Now he scowls. “The press got a hold of the truth. The words ‘serial killer’ are about to be all over the headlines.”
“Okay,” I say.
That vein throbs. “Okay?” he demands. “That’s all you have to say, Agent Love? Because I was expecting more than ‘O-fucking-K.’”
“First off, Chief, it’s good to see you expanding your vocabulary. Secondly, he killed a pig and had it served at my father’s political function. He wants attention. He probably told the press himself. Did we get anything on the pig farm by the way?”
“Yes. We got nothing. There were a shit ton of pigs. No one is going to notice or care about a few pigs that were swiped.”
“You don’t just swipe a couple of pigs. You fight them, wrestle them, and load them.”
“And you know this from all your pig wrestling experience?”
“If you count a few men I’ve known, yes. And speaking of men, there was a pig in a dead man’s bed. Did someone walk him up there like a dog? Have we walked that neighborhood and looked for someone who saw the pig get walked like a dog?”
“Pigs actually do get walked like dogs, Lilah.”
“Not giant hairy pigs like that one, Mr. Someone Pissed in My Cheerios Today.”
“You, Lilah. You did.”
“And I take that as a no. No one went door to door asking about the pig. You didn’t want to risk the bad press a dead pig in a bed gets you?”
“You’re thinking about your case. I’m thinking about an entire city.”
“Someone saw this.”
“He wiped out the cameras surrounding your father’s event,” he snaps. “You think he can’t handle some pig farmers or an apartment building?”

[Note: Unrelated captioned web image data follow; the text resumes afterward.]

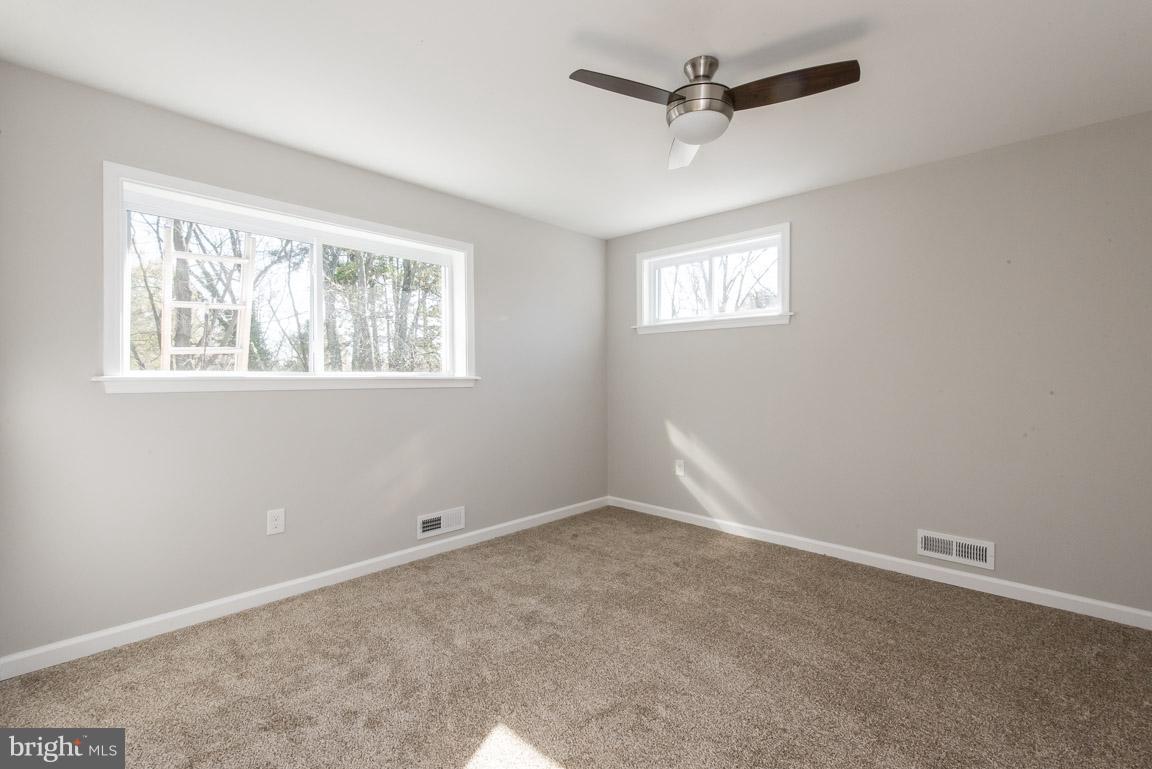 ODENTON HEIGHTS - Residential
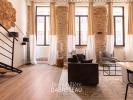 Apartment LYON-4EME-ARRONDISSEMENT 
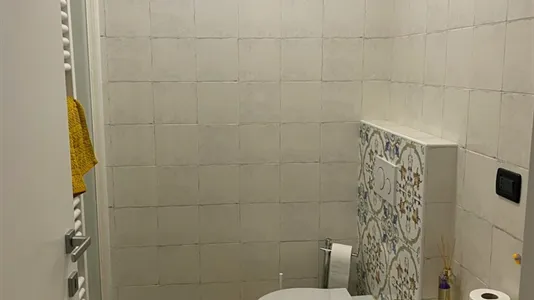 Rooms in Bologna - photo 3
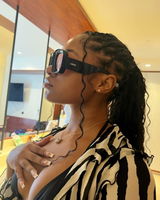 Amaya Richardson review photo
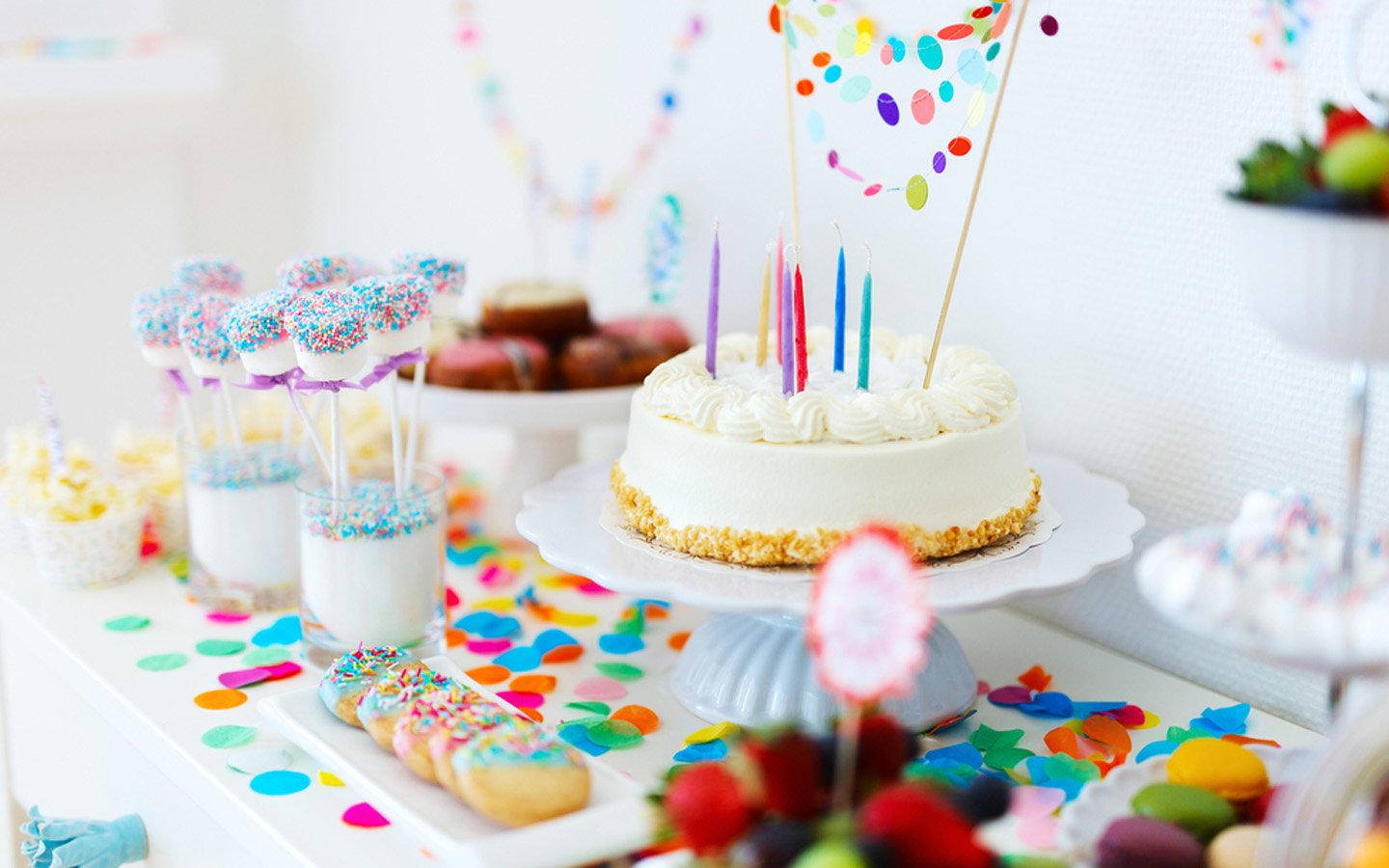 Best Kids Birthday Party Venues in Sharjah MyBayut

He’s right. He could. He’s right, and I no longer wonder how he has the resources to do such things either. He has the Society behind him. And the Society is close to my father. An idea hits me, and I pull out my phone and text Tic Tac: I need a list of political contributors to my father’s campaign.
Houston’s cellphone buzzes with a text that he glances at and then me. “Sergeant Morris is here. He wants to talk to you.”
“I’m sure he does. Put him in an interrogation room. And I need to meet with the team.”
“They’re all upset over Williams. They can’t handle your shit today.”
“Oh Jesus, Houston. Aside from Williams making a shamble of the first crime scene, she set me up. She called me into that alleyway and into a booby trap. And yeah, I get it, I had more a shot at survival than her sorority sister—that we all should have fucking known about—but that’s another topic. She didn’t represent the badge, and I’m still not convinced there’s not more to it than that.”
“And you think you do?”
“Ah,” I say. “I see. That’s our problem, is it? You don’t think I represent the badge.”
He scrubs his jaw. “I didn’t say that.”
“You damn sure said enough. What’s the problem, Houston? I get the job done differently than you, so I don’t deserve my badge?”
“I’m not going down this rabbit hole with you, Agent Love. Not now. We have bigger things to deal with.”
“Bigger than your balls, Chief, that’s for damn sure. I’m going to leave before I try to find them and yank them out. Which could be embarrassing for us both since they’re so fucking small.” I reach for the door.
“Don’t trash Williams,” he warns. “I came here to clean up the department. I can’t have a serial killer and a bad cop in the press at the same time. I’m sitting in on the meeting.”
“Meetings,” I correct. “I’m formally interviewing them as co-workers of Williams. And, are you sure you have time? Shouldn’t you be changing the mayor’s diaper?”